Beitrag von Stefanro »

Natürlich muss jeder, der sich - aus freien Stücken - mit Johannes Schrift befassen will (warum will er das überhaupt?) mit dem zurechtkommen, was seiner Vernunft erscheint und was die Vernunft selbst daraus macht. Zu diskutieren, ob man etwas (auch) so oder anders verstehen können, ist müßig, denn was einem erscheint, erscheint einem und was die Vernunft daraus macht ist vom Willen abhängig.
Jakobgutbewohner hat geschrieben:
Freitag 12. Mai 2023, 12:23
Absicht und Ziel solcher Tätigkeit ist es ja, das in die Seele aufzunehmen, was sie als Wesen der Formen erkennt und liebt. Nun ergibt sich zwischen aktivem und passivem Wirken folgender Unterschied und Vorteil: ist sie aktiv, so ist sie am Tun; ist sie passiv, so ist es schon getan.

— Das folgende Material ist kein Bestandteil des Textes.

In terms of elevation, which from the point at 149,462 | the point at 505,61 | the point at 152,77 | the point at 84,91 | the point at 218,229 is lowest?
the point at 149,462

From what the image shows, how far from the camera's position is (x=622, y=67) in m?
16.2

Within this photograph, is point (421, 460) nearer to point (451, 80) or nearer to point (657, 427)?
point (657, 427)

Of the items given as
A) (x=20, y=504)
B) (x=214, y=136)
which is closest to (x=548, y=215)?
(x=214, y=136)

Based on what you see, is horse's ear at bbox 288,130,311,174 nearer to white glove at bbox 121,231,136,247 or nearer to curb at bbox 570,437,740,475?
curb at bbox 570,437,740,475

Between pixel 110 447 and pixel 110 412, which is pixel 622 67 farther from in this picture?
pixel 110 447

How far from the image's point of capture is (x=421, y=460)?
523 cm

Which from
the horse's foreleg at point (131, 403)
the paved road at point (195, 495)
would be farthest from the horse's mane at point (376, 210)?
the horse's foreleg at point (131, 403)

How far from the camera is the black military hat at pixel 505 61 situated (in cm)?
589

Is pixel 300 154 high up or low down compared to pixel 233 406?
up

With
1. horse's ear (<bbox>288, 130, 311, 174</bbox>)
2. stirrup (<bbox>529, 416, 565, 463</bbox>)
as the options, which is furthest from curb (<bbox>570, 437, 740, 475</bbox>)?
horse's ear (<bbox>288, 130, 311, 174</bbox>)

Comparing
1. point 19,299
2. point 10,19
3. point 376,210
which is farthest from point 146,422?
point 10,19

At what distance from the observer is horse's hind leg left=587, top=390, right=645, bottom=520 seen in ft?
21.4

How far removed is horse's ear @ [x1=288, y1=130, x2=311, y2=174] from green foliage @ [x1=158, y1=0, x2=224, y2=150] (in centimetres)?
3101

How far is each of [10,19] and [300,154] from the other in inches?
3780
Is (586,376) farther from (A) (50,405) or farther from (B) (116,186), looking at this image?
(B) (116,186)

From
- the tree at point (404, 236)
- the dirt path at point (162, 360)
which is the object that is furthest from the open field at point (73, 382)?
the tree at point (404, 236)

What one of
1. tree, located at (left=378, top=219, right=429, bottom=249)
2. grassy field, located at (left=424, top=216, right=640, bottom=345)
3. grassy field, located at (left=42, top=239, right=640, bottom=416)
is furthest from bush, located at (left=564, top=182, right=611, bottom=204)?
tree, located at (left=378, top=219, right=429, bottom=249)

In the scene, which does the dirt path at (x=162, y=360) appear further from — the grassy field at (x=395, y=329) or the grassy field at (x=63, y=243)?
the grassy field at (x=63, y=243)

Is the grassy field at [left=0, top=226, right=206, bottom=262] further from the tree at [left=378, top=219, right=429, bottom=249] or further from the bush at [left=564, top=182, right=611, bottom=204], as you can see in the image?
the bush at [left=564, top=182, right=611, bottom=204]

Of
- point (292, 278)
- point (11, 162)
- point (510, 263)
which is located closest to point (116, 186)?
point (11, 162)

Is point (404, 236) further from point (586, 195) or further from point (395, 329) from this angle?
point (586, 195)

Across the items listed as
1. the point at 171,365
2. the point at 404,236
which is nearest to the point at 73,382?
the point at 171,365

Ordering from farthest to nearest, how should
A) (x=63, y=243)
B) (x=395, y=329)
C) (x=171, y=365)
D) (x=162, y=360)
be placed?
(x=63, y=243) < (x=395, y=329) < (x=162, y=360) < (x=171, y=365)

Meinst du, ist "schon getan" etwas, das im Rahmen deiner persönlichen Erfahrungen bereits vorgekommen ist? Oder befasst du dioch damit in der Weise einer theoretischen Hindeutung des Johannes?

Ich würde sagen, das was Johannes da "aktiv" und "passiv" nent schließt sich nicht zwangsläufig aus. Zumindest ich erfahre es, soweit mein Verständnis dazu aussieht, so.
Es könnte einem erscheinen, dass Johannes davon spricht, dass dieses abzulehnen/zurückzuweisen sei und jenes auch, dann noch dies und darüberhinaus das etc. etc. So kann der Eindruck entstehen, dass die Vernunft zu gar keinem Ende kommt damit, bei jeder Wahrnehmung - ob natürlich oder vermeintlich übernatürlich - abzuwägen "Soll ich das beachten oder doch besser nicht?" "Johannes rät 'nicht beachten', aber ich kann nicht anders als es zu beachten" etc etc.
Dies ginge jedoch an der eigentlichen Botschaft vorbei, nämlich der, dass der entscheidende Faktor der Glaube ist, um den es Johannes geht, der 'Johannes-Glaube Typ a1', der einem gegeben wurde. Sollte dieser Glaube einem nicht gegeben worden sein, dann macht es auch keinen Sinn sich mit Johannes' Schrift zu befassen. Denn die einzige Entscheidung, die bei jeglicher Wahrnehmung im engen Kontext des von Johannes beschriebenen Weges anstehen kann ist nicht "Soll ich das beachten oder doch besser nicht?", sondern "Soll ich das beachten oder glaube ich?" Denn wenn ich's beachte, hat sich der Wille gegen die Tugend des Glaubens entschieden. Wenn ich aber glaube, dann "perlt" jede Wahrnehmung an der Vernunft ab ("ontologische Transzendenz" nach Karol Wojtyla), weil der Glaube und die göttliche Essenz ihrem Wesen nach ähnlich sind. Wenn ich glaube stellt sich also die Frage "Beachten oder nicht?" gar nicht, ebenso wenig die analoge Frage "aktiv oder passiv?", weil der Glaube "alles auf Empfang" stellt, dadurch dass die kreatürlichen Wahrnehmungen "abperlen". Die Seele ist über das Medium des Glaubens "ganz an Gott", hat - bildlich gesprochen - "an Gott angedockt" (ist aber noch nicht einsgeworden, weil das Einswerden oder das - bildlich - "Verschmelzen" nur durch die zusätzliche heilige Liebe bewerkstelligt werden kann, nicht durch den Glauben alleine).